Collected data entries:
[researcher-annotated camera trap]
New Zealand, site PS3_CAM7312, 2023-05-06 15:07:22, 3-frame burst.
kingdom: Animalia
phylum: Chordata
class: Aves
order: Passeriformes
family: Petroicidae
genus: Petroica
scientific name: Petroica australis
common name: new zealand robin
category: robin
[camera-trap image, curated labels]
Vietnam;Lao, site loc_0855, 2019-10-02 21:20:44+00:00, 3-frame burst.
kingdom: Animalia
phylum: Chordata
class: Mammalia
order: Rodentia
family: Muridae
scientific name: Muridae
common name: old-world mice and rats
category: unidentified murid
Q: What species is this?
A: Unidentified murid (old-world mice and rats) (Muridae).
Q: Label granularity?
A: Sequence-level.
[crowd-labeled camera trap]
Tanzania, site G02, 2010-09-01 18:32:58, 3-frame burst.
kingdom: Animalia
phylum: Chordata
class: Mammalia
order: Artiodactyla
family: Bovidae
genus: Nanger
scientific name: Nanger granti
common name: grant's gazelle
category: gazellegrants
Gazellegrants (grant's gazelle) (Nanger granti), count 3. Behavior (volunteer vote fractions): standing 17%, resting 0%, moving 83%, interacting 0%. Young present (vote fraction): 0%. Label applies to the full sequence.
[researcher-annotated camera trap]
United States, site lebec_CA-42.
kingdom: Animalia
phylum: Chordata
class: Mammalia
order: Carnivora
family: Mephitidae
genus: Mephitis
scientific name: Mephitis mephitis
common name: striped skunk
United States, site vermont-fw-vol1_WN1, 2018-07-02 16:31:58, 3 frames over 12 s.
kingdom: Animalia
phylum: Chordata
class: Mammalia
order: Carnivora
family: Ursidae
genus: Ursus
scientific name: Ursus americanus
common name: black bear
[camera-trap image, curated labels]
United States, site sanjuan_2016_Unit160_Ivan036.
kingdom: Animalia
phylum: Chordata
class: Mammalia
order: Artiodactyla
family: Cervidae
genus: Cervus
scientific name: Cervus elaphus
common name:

- **Work instruction**
Would you please give the data above again, exactly as it appears?

- **Answer to this problem**
[researcher-annotated camera trap]
New Zealand, site PS3_CAM7312, 2023-05-06 15:07:22, 3-frame burst.
kingdom: Animalia
phylum: Chordata
class: Aves
order: Passeriformes
family: Petroicidae
genus: Petroica
scientific name: Petroica australis
common name: new zealand robin
category: robin
[camera-trap image, curated labels]
Vietnam;Lao, site loc_0855, 2019-10-02 21:20:44+00:00, 3-frame burst.
kingdom: Animalia
phylum: Chordata
class: Mammalia
order: Rodentia
family: Muridae
scientific name: Muridae
common name: old-world mice and rats
category: unidentified murid
Q: What species is this?
A: Unidentified murid (old-world mice and rats) (Muridae).
Q: Label granularity?
A: Sequence-level.
[crowd-labeled camera trap]
Tanzania, site G02, 2010-09-01 18:32:58, 3-frame burst.
kingdom: Animalia
phylum: Chordata
class: Mammalia
order: Artiodactyla
family: Bovidae
genus: Nanger
scientific name: Nanger granti
common name: grant's gazelle
category: gazellegrants
Gazellegrants (grant's gazelle) (Nanger granti), count 3. Behavior (volunteer vote fractions): standing 17%, resting 0%, moving 83%, interacting 0%. Young present (vote fraction): 0%. Label applies to the full sequence.
[researcher-annotated camera trap]
United States, site lebec_CA-42.
kingdom: Animalia
phylum: Chordata
class: Mammalia
order: Carnivora
family: Mephitidae
genus: Mephitis
scientific name: Mephitis mephitis
common name: striped skunk
United States, site vermont-fw-vol1_WN1, 2018-07-02 16:31:58, 3 frames over 12 s.
kingdom: Animalia
phylum: Chordata
class: Mammalia
order: Carnivora
family: Ursidae
genus: Ursus
scientific name: Ursus americanus
common name: black bear
[camera-trap image, curated labels]
United States, site sanjuan_2016_Unit160_Ivan036.
kingdom: Animalia
phylum: Chordata
class: Mammalia
order: Artiodactyla
family: Cervidae
genus: Cervus
scientific name: Cervus elaphus
common name:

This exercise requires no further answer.